--- Recorded information ---
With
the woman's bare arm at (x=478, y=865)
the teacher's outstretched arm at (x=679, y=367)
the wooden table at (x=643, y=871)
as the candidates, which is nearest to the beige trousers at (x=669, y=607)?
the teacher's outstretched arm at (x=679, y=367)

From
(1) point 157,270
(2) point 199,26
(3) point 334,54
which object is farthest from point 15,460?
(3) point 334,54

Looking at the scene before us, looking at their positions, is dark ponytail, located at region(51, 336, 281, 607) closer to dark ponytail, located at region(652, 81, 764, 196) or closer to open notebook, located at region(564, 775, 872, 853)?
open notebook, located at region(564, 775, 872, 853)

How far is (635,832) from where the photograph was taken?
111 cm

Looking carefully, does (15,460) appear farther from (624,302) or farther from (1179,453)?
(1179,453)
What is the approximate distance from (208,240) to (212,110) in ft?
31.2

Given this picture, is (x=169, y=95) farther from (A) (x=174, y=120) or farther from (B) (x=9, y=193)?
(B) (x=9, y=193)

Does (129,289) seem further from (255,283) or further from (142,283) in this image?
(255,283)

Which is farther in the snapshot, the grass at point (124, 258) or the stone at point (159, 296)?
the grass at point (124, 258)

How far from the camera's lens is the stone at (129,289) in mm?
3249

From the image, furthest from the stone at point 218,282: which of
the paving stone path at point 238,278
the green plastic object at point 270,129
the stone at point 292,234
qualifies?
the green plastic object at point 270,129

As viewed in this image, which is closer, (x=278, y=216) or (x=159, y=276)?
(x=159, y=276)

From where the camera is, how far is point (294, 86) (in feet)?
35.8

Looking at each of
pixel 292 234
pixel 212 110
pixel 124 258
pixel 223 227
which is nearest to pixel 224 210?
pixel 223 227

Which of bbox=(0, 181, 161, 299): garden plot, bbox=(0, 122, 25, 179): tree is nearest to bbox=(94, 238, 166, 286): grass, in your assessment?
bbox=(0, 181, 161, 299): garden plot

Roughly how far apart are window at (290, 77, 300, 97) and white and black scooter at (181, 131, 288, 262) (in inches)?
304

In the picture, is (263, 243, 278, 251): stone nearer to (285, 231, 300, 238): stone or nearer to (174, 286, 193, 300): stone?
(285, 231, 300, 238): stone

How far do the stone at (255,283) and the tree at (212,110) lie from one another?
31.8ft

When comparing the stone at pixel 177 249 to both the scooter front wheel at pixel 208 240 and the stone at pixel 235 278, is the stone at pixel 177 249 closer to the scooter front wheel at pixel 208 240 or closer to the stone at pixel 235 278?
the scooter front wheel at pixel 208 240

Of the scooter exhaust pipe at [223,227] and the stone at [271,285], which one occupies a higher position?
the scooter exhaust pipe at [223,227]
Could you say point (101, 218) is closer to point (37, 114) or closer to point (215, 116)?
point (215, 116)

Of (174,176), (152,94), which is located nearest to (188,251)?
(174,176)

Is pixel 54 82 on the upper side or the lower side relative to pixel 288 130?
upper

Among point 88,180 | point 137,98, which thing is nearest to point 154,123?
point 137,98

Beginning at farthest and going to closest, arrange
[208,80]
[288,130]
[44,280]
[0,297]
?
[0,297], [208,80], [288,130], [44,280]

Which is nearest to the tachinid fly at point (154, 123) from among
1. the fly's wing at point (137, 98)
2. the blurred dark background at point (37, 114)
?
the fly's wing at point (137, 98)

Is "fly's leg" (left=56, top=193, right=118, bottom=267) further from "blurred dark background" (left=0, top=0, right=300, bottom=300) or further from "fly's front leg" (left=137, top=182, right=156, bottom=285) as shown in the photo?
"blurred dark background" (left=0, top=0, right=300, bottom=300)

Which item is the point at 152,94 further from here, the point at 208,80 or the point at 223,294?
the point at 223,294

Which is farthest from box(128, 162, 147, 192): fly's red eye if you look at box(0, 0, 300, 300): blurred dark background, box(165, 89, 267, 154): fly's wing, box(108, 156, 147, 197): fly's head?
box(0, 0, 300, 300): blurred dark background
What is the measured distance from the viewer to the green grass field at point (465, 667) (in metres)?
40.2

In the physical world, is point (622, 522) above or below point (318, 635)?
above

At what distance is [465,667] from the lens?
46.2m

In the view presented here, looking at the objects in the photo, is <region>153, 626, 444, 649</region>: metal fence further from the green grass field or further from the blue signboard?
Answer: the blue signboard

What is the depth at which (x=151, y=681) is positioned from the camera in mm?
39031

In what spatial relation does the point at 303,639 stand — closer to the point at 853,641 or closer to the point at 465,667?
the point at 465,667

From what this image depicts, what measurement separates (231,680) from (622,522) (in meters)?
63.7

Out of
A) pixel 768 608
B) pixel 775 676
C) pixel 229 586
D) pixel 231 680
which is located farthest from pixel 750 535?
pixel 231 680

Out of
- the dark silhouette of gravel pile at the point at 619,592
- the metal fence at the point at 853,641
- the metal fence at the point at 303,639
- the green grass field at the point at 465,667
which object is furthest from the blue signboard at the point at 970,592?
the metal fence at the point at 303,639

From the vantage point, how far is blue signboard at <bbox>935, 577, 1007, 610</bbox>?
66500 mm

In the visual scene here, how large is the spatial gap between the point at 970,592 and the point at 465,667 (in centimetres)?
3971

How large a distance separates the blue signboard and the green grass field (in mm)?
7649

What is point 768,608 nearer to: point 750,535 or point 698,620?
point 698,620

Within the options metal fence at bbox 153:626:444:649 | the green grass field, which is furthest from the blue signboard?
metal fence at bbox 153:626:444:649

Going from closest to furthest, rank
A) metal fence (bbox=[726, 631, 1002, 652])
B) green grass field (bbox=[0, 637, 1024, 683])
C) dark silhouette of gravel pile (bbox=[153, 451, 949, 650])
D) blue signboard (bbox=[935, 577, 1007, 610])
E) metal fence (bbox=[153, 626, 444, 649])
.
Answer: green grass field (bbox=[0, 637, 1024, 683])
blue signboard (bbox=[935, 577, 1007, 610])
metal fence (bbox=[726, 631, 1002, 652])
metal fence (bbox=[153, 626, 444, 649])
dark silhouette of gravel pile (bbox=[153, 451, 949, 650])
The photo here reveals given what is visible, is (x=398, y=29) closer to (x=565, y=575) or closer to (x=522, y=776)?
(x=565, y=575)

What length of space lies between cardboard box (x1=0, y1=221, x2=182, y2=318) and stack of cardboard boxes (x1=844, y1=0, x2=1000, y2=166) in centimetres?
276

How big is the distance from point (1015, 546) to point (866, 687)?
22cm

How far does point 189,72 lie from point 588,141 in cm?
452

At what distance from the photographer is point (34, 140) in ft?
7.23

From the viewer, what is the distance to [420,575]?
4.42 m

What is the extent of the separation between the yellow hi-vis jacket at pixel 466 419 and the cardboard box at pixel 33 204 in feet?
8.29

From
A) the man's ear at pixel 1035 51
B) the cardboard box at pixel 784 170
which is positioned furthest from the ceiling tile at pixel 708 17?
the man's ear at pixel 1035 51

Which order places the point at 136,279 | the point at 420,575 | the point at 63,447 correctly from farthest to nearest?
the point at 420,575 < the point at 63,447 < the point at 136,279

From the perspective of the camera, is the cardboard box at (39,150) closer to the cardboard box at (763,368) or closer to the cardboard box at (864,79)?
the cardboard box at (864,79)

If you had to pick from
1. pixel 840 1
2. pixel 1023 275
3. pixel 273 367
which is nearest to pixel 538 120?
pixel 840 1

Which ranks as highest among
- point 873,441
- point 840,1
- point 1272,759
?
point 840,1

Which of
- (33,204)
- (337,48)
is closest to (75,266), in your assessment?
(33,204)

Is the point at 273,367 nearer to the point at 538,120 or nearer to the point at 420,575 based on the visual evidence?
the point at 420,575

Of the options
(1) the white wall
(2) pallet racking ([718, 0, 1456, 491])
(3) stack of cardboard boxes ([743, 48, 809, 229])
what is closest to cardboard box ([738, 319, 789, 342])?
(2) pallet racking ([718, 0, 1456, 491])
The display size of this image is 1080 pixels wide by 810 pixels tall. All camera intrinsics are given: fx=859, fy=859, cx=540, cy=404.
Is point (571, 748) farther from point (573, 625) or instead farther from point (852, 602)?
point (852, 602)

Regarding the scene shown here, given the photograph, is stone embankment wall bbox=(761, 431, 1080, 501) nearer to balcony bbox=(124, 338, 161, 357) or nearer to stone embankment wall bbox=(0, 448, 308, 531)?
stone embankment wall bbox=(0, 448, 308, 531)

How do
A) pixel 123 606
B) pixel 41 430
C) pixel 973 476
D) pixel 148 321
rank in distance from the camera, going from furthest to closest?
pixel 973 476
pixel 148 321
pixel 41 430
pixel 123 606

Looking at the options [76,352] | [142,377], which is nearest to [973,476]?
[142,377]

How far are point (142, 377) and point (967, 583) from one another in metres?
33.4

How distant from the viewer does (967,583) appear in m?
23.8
---
■ Requirements
How many lines in the listing contain the string "wall"? Case counts. Reply with the number alone.

■ Answer to this problem
3